Phenotypes 5, 6, and 7
The Social Isolation Cluster (16.3%) was characterised by loneliness and grief. The Resilience Cluster (12.8%) represented the only predominantly positive phenotype, though temporal analysis revealed these states were fragile, with 39% of patients transitioning to anxious states within three days. The Ambivalent Cluster (9.5%) captured simultaneous positive and negative experiences, such as hope alongside worry.

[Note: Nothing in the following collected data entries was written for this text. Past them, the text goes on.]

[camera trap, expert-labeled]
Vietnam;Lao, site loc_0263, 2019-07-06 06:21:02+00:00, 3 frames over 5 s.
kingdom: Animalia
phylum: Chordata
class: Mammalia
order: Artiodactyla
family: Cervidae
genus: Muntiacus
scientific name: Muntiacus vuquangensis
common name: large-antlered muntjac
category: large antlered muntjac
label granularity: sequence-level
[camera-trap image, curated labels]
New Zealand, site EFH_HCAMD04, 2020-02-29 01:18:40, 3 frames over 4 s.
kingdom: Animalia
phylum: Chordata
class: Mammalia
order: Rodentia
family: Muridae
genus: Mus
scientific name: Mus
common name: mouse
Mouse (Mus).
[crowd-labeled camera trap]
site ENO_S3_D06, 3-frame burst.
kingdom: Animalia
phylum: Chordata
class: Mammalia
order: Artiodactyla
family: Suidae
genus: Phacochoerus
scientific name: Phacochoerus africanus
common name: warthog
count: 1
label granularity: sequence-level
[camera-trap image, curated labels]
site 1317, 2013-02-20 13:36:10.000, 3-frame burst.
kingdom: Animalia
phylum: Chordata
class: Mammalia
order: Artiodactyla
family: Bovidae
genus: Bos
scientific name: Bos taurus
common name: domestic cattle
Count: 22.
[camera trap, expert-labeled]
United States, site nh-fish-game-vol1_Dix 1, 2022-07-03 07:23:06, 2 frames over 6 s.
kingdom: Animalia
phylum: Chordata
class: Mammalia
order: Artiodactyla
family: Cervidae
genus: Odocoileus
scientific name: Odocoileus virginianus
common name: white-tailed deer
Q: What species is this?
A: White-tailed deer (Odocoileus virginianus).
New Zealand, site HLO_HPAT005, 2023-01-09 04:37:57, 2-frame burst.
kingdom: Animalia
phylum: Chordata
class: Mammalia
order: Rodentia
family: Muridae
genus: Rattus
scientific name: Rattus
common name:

Temporal Dynamics and Recovery Trajectories
Analysis of emotional transitions revealed distinct pathways from distress states. Following distress-dominant logs, patients most commonly transitioned to continued anxiety (40%), escalation to frustration (29%), or recovery to calm states (27%). The mean time from severe distress (≥7/10 severity) to meaningful improvement (≤5/10 severity) was 3.0 days (SD = 2.1).
Discussion
The identification of seven distinct emotional phenotypes challenges the binary distressresilience model that has dominated FND conceptualisation. Our findings suggest that emotional experience in FND is fundamentally multidimensional.
The Shutdown Phenomenon and Activation Paradox
The Shutdown Cluster, affecting one-third of patients, represents a "hidden majority." The low arousal, low motivation profile creates a therapeutic paradox: patients most in need of intervention may be least likely to seek it. Similarly, the Activation Cluster represents a potential precursor to "boom-bust" cycling, where patients fail to recognise distress when masked by high energy.
The Anger Gap
The complete absence of intervention utilisation in the Anger Cluster represents a critical finding. Anger and frustration feature prominently in FND experience-appearing in 16% of logs-yet patients appear to possess no strategies for managing these emotions.
Besides providing greater clarity on the need for tailored interventions for different phenotypes within FND, this research also offers direct guidance on transdiagnostic interventions that can provide tailored solutions for patients with psychobiosocial conditions, such as FND. Although the results of this study are limited to the FND group and therefore not generalizable, the FND population is heterogeneous, with complex symptomatology and comorbidity.
We will directly benefit from the results of this study to guide effectiveness research on transdiagnostic interventions, including ReAttach, which aims to provide personalized care [9]. Now we have the opportunity to investigate not only whether an intervention, such as ReAttach, is effective or not, but also for which phenotypes. Additionally, the study outcomes help therapists and patients select tailored ReAttach self-regulation techniques, such as the W.A.R.A.
Conclusions
This study provides the first large-scale, ecologically valid characterisation of emotional phenotypes in FND. The identification of seven distinct clusters suggests substantial heterogeneity in emotional experience. These findings have significant implications for personalised treatment approaches, particularly regarding the specific needs of patients in Shutdown, Activation, and Anger states.